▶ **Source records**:
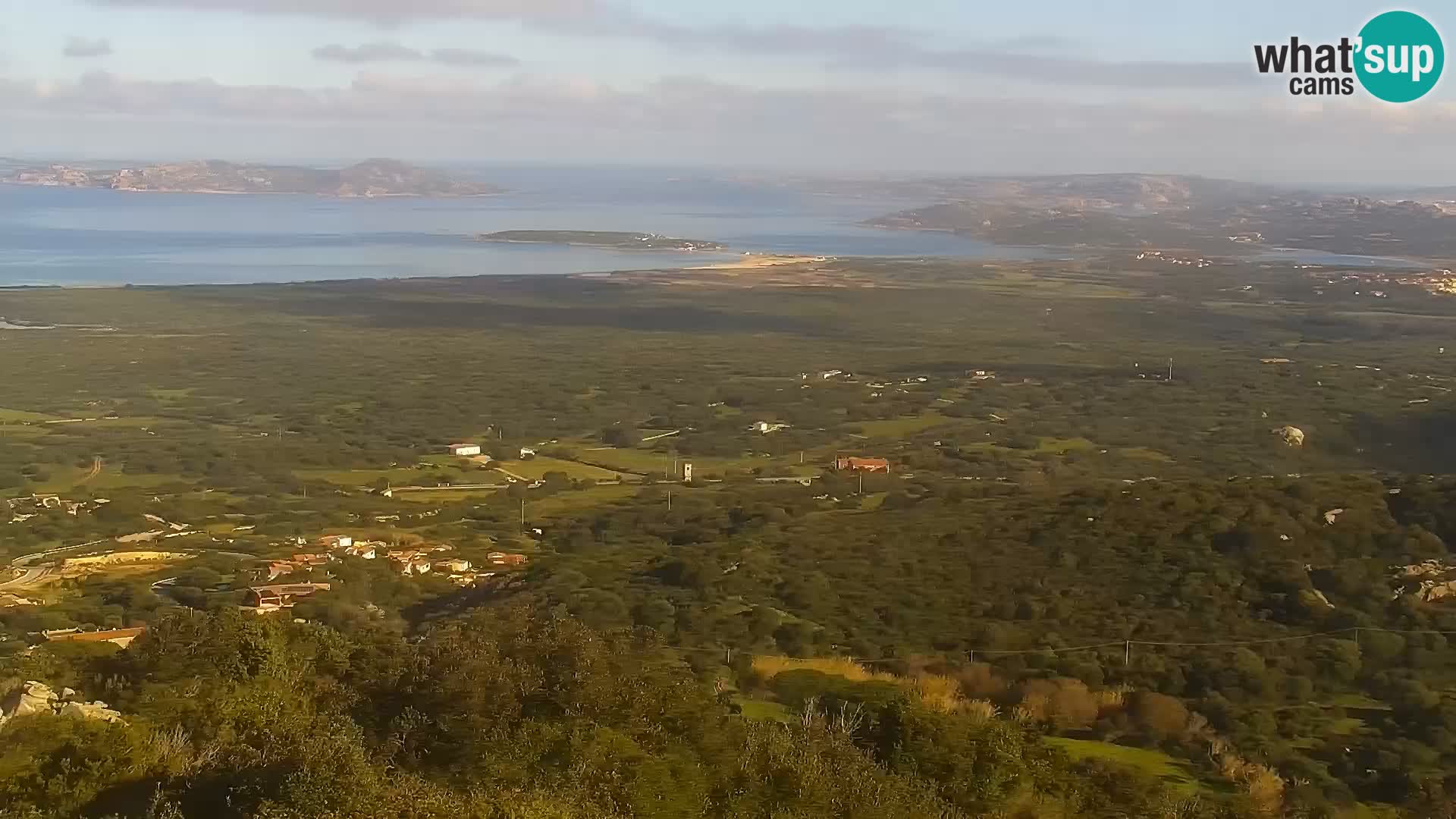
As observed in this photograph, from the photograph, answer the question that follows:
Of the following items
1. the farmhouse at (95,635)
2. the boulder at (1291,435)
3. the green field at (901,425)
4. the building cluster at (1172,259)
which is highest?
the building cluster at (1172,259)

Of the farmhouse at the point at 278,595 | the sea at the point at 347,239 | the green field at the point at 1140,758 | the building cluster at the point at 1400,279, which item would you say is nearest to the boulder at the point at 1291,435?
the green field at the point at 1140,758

▶ **Exercise task**: Copy all of the data above word for word, leaving out the pictures.

▶ **Worked answer**:
As observed in this photograph, from the photograph, answer the question that follows:
Of the following items
1. the farmhouse at (95,635)
2. the boulder at (1291,435)
3. the green field at (901,425)
4. the building cluster at (1172,259)
which is highest?
the building cluster at (1172,259)

Of the farmhouse at the point at 278,595 | the sea at the point at 347,239 | the green field at the point at 1140,758 | the building cluster at the point at 1400,279, which item would you say is nearest to the boulder at the point at 1291,435?
the green field at the point at 1140,758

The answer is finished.